Check if a linked list is a palindrome in Scala

Question

The problem: Palindrome: Implement a function to check if a linked list is a palindrome

If it's a palindrome, the list must be the same backwards and forwards

Below is the code I wrote:

  def isPalindrome[A](list:List[A]):Boolean= (list.head, list.last)match{
    case (a,b) if a==b&&list.size>2 => isPalindrome[A](list.tail.dropRight(1))
    case (a,b) if a==b&&list.size<=2 => true
    case (a,b) if a!=b =>false
  }

May I know is there any way to improve it?

Answer 1

What you do is very inefficient. You check if the elements of the list are similar from the outside in, and that too utilising both very unintuitive pattern matching and guard clauses.

Note: You do not need to specify the type parameter A in the recursive call to isPalindrome(), as the compiler can infer that.
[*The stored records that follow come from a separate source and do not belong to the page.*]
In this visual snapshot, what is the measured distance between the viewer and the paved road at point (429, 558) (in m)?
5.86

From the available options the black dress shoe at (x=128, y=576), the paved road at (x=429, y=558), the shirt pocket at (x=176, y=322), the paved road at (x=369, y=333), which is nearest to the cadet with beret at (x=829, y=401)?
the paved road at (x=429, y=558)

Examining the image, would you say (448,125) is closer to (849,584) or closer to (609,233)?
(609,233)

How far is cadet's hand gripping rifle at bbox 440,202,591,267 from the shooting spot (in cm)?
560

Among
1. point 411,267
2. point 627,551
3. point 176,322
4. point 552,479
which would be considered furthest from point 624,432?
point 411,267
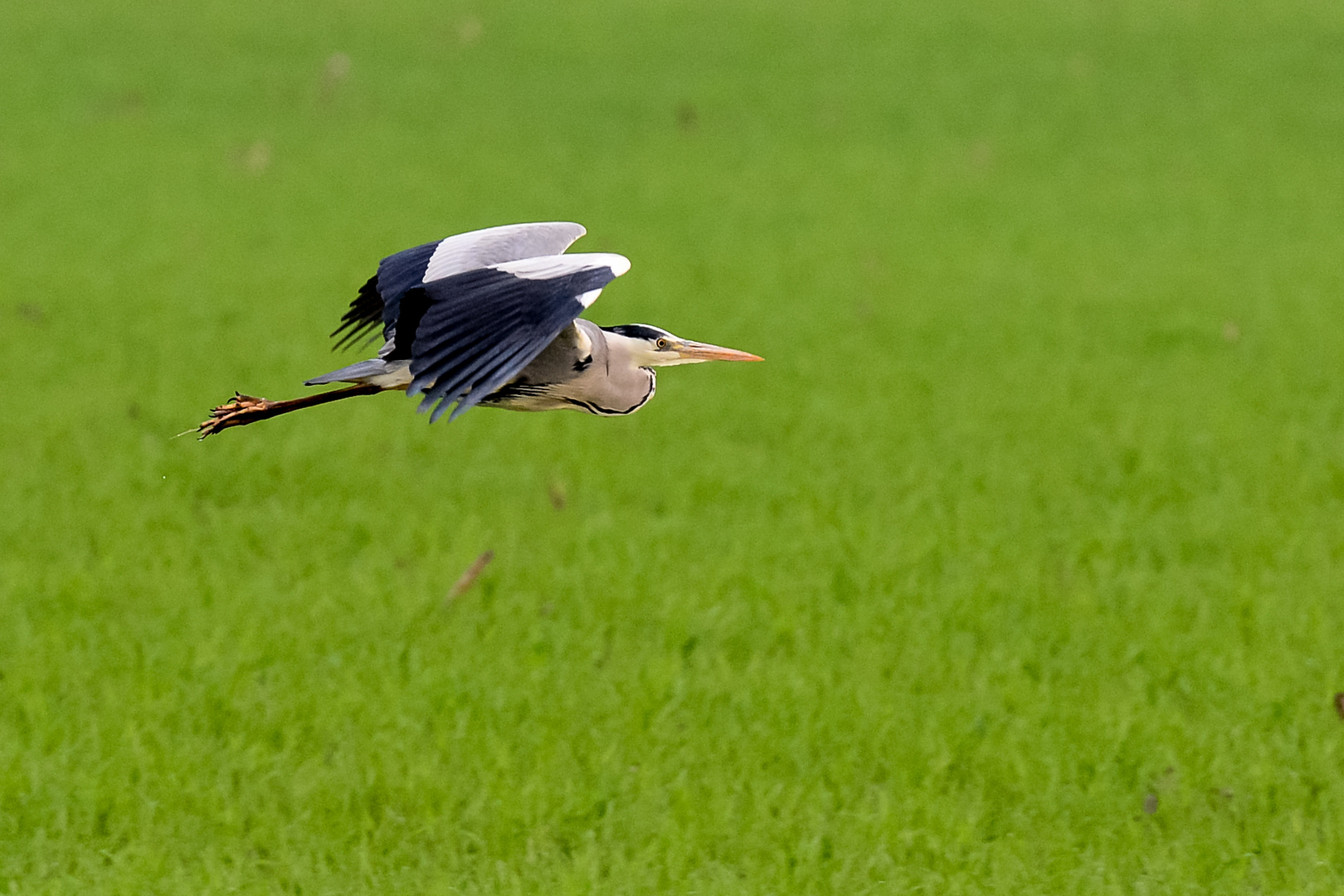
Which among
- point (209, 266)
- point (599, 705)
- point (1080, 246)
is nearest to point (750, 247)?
point (1080, 246)

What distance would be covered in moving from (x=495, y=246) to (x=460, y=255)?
11 centimetres

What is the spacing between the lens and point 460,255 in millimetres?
3129

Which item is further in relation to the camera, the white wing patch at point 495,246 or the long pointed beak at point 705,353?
the white wing patch at point 495,246

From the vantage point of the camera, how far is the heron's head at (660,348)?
8.70ft

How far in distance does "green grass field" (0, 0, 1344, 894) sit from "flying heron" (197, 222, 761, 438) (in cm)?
245

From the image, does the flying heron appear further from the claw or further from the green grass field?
the green grass field

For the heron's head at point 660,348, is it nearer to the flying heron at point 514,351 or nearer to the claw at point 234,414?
the flying heron at point 514,351

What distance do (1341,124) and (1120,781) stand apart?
22.1 meters

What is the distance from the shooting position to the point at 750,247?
17.2 metres

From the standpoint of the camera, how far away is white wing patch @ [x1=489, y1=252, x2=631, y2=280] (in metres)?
2.76

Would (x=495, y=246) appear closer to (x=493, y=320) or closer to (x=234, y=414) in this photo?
(x=493, y=320)

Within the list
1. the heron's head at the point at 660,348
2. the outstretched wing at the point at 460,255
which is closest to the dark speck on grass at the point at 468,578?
the outstretched wing at the point at 460,255

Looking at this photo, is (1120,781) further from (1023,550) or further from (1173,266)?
(1173,266)

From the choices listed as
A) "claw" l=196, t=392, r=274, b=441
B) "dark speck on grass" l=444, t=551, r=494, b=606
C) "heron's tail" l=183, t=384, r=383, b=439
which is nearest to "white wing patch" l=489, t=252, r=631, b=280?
"heron's tail" l=183, t=384, r=383, b=439
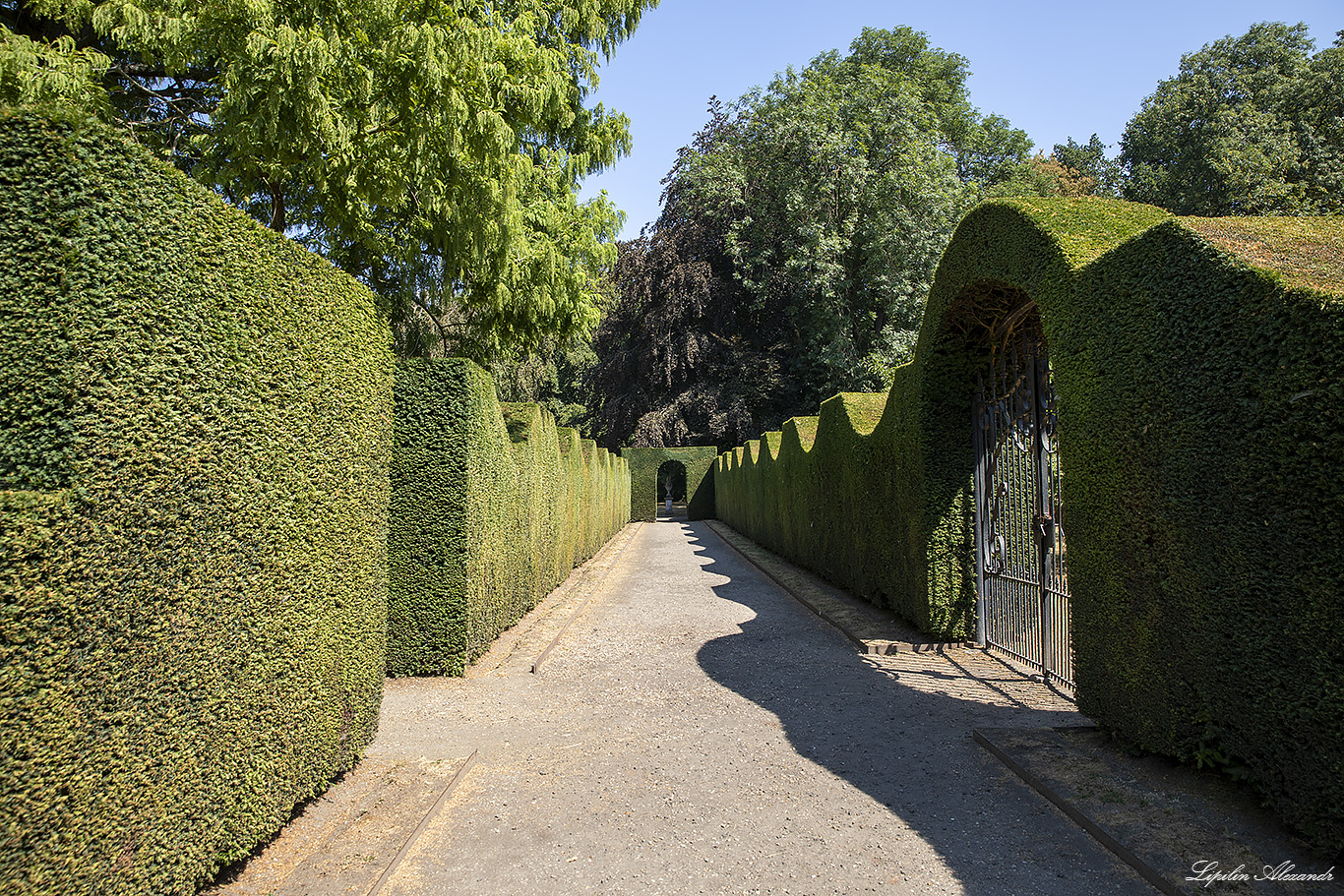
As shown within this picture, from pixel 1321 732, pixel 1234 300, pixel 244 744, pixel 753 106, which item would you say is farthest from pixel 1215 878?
pixel 753 106

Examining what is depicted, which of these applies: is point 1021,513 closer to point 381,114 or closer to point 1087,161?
point 381,114

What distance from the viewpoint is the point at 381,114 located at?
7.65 m

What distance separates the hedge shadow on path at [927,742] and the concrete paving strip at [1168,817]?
11 centimetres

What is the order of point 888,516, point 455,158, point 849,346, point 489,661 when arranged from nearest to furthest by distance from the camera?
1. point 455,158
2. point 489,661
3. point 888,516
4. point 849,346

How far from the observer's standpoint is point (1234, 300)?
11.8 feet

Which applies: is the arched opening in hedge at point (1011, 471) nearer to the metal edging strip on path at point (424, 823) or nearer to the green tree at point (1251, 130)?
the metal edging strip on path at point (424, 823)

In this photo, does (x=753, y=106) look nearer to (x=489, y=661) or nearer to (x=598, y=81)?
(x=598, y=81)

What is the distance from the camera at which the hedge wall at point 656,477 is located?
35.3 meters

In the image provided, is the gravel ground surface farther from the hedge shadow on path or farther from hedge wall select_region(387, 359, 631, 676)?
hedge wall select_region(387, 359, 631, 676)

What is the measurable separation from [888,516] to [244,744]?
7.55 m

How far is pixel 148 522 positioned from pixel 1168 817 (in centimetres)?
484

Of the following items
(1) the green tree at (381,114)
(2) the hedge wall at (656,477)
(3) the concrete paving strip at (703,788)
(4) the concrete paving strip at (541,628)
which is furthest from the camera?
(2) the hedge wall at (656,477)

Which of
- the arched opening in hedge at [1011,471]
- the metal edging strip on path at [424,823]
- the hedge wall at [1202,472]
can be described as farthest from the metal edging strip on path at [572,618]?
the hedge wall at [1202,472]

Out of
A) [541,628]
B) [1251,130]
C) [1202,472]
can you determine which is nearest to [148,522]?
[1202,472]
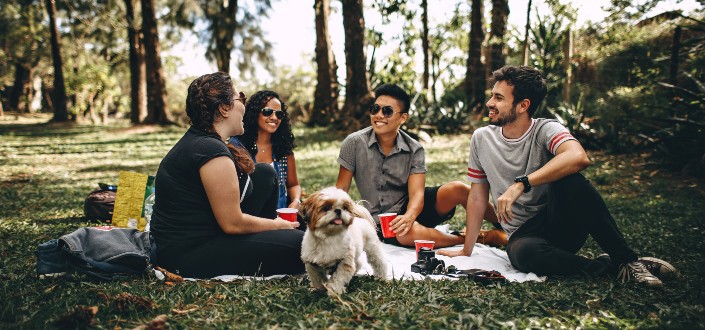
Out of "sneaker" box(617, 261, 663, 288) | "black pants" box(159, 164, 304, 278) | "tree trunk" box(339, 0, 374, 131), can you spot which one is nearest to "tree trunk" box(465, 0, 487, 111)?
"tree trunk" box(339, 0, 374, 131)

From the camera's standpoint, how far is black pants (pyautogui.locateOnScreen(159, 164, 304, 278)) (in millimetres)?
3459

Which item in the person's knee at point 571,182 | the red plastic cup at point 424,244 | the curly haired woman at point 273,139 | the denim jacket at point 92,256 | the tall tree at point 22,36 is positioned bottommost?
the red plastic cup at point 424,244

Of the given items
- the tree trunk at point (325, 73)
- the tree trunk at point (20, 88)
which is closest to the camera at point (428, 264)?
the tree trunk at point (325, 73)

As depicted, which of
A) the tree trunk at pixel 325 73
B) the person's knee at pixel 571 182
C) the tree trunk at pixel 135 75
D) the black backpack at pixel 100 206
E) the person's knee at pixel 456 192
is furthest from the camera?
the tree trunk at pixel 135 75

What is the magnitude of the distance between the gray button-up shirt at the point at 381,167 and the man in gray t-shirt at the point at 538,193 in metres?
0.70

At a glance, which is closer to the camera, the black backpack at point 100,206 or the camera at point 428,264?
the camera at point 428,264

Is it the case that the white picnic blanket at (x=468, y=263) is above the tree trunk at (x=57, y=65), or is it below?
below

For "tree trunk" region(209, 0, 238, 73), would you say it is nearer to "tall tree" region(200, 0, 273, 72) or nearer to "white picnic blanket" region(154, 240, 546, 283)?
"tall tree" region(200, 0, 273, 72)

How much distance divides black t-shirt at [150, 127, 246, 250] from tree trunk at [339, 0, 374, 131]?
11694 millimetres

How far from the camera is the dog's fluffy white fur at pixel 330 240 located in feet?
9.93

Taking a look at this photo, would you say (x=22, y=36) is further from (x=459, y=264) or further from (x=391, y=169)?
(x=459, y=264)

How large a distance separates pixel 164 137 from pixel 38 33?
1697cm

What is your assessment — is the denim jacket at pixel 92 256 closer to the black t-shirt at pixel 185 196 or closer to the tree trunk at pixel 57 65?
the black t-shirt at pixel 185 196

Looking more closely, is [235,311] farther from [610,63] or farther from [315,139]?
[610,63]
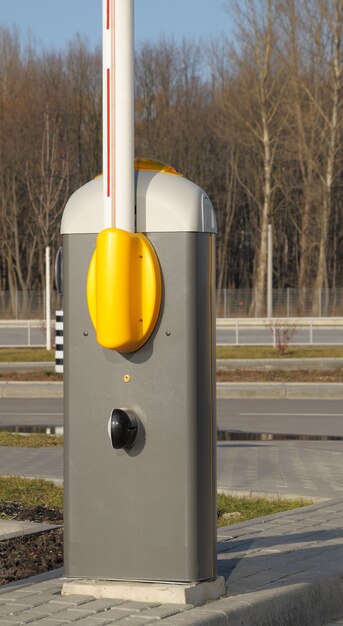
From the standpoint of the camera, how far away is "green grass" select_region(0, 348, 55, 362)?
2927 cm

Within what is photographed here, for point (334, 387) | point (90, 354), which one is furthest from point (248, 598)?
point (334, 387)

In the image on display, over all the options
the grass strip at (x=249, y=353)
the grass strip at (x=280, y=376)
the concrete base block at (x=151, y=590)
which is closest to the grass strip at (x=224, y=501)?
the concrete base block at (x=151, y=590)

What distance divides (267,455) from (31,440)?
115 inches

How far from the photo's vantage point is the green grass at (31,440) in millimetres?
12359

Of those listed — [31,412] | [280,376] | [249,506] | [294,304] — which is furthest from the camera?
[294,304]

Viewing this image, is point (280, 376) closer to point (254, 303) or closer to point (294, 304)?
point (294, 304)

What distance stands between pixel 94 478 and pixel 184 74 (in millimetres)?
66728

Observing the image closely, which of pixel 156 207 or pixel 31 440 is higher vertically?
pixel 156 207

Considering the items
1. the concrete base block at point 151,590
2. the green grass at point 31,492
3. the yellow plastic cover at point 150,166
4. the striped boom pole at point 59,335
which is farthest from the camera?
the striped boom pole at point 59,335

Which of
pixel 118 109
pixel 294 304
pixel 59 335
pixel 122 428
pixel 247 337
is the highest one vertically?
pixel 118 109

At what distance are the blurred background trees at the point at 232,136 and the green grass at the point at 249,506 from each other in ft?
156

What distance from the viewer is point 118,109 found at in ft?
16.9

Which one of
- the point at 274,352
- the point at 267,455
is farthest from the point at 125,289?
the point at 274,352

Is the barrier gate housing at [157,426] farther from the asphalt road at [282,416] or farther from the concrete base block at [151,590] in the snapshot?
the asphalt road at [282,416]
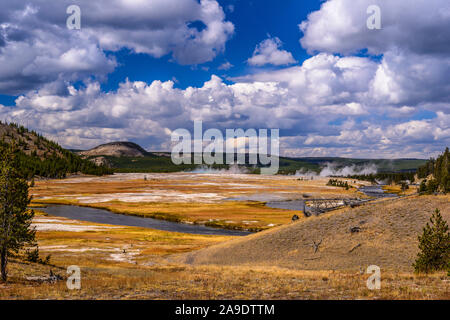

Your code, on simple singly linked lists, is O(n²), thanks to the repeated O(n) calls to list.last. The code that I explain and provide below runs in O(n), as reversing a list is O(n) and subsequently checking for equality is also O(n).

What is the definition of a palindrome?

While what you have mentioned is absolutely correct, there's an easier way to think about it.

A sequence is a palindrome whenever it is equal in every way to a sequence that contains the elements of the first sequence in reverse order.

That is, a list is a palindrome if and only if it is equal to its reverse.

I think that as your code already uses enough library functions, why not try this:

def isPalindrome[A](list: List[A]) = list == list.reverse

Simple, succinct, and to the point.

I'm absolutely sure your code is overcomplicated for its intended purpose, and functional programming is not just about pattern matching and recursion, it's about being able to create greater functionality from pre-existing functions.

Answer 2

Finding list.last is an O(n) operation, so this entire function, with recursion, would be O(n²). It should be achievable in O(n).